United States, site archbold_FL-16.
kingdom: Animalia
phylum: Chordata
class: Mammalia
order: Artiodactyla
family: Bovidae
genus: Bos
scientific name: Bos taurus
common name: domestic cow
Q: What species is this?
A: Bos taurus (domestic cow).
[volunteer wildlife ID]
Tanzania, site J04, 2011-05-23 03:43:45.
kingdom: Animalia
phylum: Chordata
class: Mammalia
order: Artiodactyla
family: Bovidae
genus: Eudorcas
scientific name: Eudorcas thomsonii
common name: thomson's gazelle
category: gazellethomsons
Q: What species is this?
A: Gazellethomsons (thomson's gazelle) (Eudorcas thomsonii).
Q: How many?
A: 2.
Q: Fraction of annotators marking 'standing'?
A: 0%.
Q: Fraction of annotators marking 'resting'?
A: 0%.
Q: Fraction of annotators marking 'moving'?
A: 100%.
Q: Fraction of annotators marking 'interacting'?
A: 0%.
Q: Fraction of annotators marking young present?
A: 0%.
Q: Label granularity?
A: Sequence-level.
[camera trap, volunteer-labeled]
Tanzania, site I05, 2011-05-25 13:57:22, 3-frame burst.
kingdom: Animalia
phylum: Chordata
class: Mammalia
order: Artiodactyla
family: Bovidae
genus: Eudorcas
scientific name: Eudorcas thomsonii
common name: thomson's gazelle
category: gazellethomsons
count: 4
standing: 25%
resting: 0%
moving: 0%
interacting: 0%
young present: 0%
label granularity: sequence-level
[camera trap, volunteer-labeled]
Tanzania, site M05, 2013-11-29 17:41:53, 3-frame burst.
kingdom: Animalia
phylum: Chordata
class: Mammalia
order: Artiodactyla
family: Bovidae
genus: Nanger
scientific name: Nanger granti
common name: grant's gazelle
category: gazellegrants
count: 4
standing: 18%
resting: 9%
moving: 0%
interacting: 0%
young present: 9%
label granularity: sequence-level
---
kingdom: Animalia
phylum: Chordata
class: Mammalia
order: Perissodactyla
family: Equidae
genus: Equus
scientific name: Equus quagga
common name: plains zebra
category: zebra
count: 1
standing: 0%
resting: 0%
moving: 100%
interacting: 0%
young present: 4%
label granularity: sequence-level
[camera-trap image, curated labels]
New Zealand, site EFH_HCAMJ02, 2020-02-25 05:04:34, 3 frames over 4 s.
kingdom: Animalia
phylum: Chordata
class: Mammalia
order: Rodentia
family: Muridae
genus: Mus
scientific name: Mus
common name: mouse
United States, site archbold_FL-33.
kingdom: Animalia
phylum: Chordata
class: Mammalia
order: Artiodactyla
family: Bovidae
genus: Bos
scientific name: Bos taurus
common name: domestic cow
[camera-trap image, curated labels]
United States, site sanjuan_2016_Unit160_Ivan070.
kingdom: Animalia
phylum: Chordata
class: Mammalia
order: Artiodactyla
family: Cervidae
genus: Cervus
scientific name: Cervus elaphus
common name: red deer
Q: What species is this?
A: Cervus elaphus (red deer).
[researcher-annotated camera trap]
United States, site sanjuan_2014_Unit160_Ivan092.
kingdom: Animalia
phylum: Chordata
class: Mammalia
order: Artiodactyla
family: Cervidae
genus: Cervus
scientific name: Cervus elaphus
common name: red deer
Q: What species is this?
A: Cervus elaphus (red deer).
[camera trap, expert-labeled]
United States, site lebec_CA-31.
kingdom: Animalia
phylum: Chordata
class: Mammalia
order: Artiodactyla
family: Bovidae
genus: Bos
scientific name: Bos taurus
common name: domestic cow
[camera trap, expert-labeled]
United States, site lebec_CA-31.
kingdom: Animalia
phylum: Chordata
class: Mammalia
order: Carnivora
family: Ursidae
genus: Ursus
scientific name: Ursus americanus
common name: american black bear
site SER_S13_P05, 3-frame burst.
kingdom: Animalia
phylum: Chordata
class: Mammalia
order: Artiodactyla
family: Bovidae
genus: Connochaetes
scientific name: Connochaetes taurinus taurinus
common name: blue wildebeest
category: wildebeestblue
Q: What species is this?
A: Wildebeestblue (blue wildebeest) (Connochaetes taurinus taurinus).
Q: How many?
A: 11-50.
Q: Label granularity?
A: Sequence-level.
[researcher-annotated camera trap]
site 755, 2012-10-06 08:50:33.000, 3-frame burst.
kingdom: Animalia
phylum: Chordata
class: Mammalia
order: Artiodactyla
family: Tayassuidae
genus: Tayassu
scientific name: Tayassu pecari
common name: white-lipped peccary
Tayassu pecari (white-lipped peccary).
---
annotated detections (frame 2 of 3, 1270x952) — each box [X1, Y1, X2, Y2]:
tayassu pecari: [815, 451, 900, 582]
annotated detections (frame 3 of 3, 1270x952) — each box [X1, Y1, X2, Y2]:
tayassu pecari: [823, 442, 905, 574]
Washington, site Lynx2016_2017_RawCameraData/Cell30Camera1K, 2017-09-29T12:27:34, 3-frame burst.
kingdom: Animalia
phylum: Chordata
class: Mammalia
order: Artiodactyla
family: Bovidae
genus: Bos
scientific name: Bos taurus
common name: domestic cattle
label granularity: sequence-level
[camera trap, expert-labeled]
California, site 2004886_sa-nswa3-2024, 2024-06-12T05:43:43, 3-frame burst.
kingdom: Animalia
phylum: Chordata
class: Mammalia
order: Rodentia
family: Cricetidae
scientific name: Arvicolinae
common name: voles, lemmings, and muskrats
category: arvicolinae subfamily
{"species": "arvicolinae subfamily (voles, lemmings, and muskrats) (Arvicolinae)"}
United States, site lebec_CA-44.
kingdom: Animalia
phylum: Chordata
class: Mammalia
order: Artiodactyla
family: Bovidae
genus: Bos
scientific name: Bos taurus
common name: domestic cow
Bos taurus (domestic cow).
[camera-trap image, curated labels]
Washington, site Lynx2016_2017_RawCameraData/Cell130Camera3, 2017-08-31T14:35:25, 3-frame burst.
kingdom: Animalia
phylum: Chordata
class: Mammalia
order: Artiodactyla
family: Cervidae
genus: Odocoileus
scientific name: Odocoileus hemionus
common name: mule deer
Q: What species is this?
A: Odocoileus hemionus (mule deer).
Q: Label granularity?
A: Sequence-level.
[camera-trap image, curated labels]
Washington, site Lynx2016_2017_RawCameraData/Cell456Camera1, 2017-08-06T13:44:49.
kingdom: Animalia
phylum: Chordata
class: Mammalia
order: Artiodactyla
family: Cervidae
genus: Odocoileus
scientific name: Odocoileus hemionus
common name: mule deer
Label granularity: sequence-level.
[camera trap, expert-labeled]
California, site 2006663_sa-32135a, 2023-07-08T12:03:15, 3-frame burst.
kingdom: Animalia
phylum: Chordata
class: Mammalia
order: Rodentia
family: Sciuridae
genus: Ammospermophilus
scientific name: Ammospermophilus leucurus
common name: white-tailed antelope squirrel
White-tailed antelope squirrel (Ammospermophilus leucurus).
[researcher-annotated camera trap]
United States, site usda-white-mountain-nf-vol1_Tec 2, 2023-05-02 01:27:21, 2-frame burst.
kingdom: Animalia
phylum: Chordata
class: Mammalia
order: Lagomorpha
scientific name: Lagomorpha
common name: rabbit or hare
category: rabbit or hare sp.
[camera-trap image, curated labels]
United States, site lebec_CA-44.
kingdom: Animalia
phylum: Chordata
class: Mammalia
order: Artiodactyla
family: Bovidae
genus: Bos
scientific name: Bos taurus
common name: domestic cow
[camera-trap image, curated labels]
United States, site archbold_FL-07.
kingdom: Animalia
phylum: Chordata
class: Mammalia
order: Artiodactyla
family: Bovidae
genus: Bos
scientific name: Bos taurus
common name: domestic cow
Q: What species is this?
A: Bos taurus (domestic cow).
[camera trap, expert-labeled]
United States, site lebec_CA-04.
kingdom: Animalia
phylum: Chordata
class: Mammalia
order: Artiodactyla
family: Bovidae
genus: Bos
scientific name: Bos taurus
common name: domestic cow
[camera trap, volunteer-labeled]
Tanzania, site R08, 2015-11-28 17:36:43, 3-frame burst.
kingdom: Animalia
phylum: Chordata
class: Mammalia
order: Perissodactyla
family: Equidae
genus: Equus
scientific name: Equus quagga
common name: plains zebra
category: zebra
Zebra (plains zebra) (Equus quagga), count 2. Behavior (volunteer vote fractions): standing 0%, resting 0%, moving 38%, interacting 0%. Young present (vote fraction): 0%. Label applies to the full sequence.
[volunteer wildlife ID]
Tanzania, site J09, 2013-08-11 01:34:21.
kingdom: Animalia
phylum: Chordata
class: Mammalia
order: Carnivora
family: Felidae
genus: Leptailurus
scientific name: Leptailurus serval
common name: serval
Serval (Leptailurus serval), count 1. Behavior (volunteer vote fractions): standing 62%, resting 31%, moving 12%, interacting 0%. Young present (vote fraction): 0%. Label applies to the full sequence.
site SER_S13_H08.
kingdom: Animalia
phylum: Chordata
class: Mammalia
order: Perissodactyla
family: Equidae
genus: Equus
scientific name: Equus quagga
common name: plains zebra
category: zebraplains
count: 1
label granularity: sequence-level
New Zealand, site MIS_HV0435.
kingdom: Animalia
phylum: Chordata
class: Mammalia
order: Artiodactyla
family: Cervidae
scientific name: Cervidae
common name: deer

---*---

Only one span is wanted. It runs from the first line of the listing through the line with "young present: 9%", and each line must match exactly.

United States, site archbold_FL-16.
kingdom: Animalia
phylum: Chordata
class: Mammalia
order: Artiodactyla
family: Bovidae
genus: Bos
scientific name: Bos taurus
common name: domestic cow
Q: What species is this?
A: Bos taurus (domestic cow).
[volunteer wildlife ID]
Tanzania, site J04, 2011-05-23 03:43:45.
kingdom: Animalia
phylum: Chordata
class: Mammalia
order: Artiodactyla
family: Bovidae
genus: Eudorcas
scientific name: Eudorcas thomsonii
common name: thomson's gazelle
category: gazellethomsons
Q: What species is this?
A: Gazellethomsons (thomson's gazelle) (Eudorcas thomsonii).
Q: How many?
A: 2.
Q: Fraction of annotators marking 'standing'?
A: 0%.
Q: Fraction of annotators marking 'resting'?
A: 0%.
Q: Fraction of annotators marking 'moving'?
A: 100%.
Q: Fraction of annotators marking 'interacting'?
A: 0%.
Q: Fraction of annotators marking young present?
A: 0%.
Q: Label granularity?
A: Sequence-level.
[camera trap, volunteer-labeled]
Tanzania, site I05, 2011-05-25 13:57:22, 3-frame burst.
kingdom: Animalia
phylum: Chordata
class: Mammalia
order: Artiodactyla
family: Bovidae
genus: Eudorcas
scientific name: Eudorcas thomsonii
common name: thomson's gazelle
category: gazellethomsons
count: 4
standing: 25%
resting: 0%
moving: 0%
interacting: 0%
young present: 0%
label granularity: sequence-level
[camera trap, volunteer-labeled]
Tanzania, site M05, 2013-11-29 17:41:53, 3-frame burst.
kingdom: Animalia
phylum: Chordata
class: Mammalia
order: Artiodactyla
family: Bovidae
genus: Nanger
scientific name: Nanger granti
common name: grant's gazelle
category: gazellegrants
count: 4
standing: 18%
resting: 9%
moving: 0%
interacting: 0%
young present: 9%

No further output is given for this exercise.